_TASK BRIEF_
Strip out the pictures and transcribe the records that follow exactly.

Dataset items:

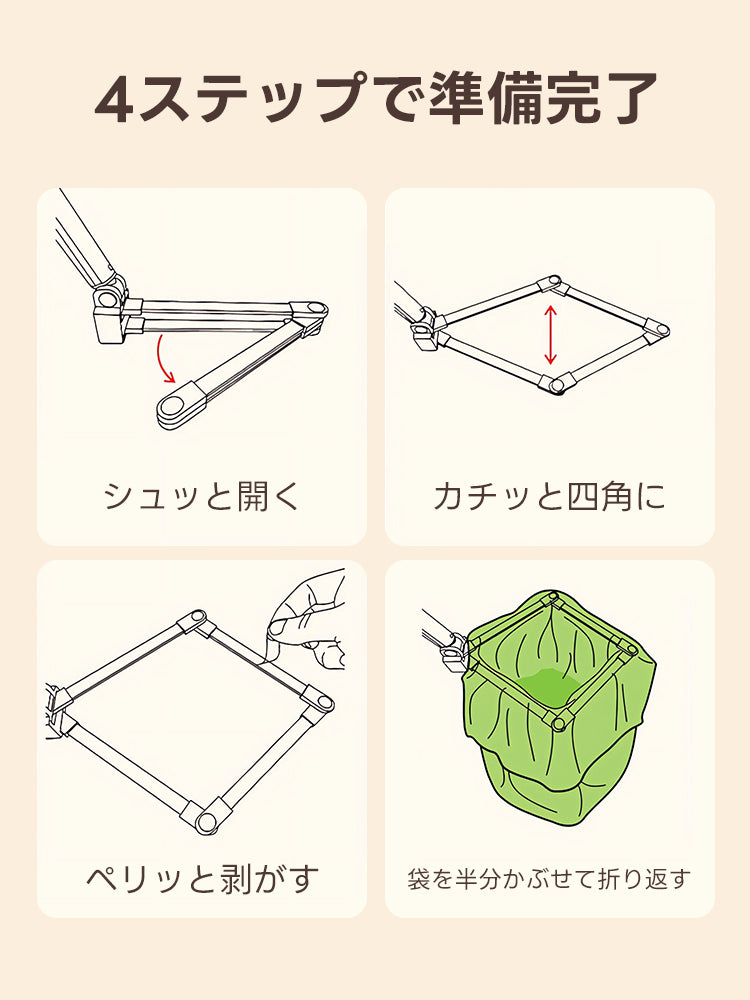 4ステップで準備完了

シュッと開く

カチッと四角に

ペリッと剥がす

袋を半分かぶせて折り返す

_ANSWER BOX_
 4ステップで準備完了

シュッと開く

カチッと四角に

ペリッと剥がす

袋を半分かぶせて折り返す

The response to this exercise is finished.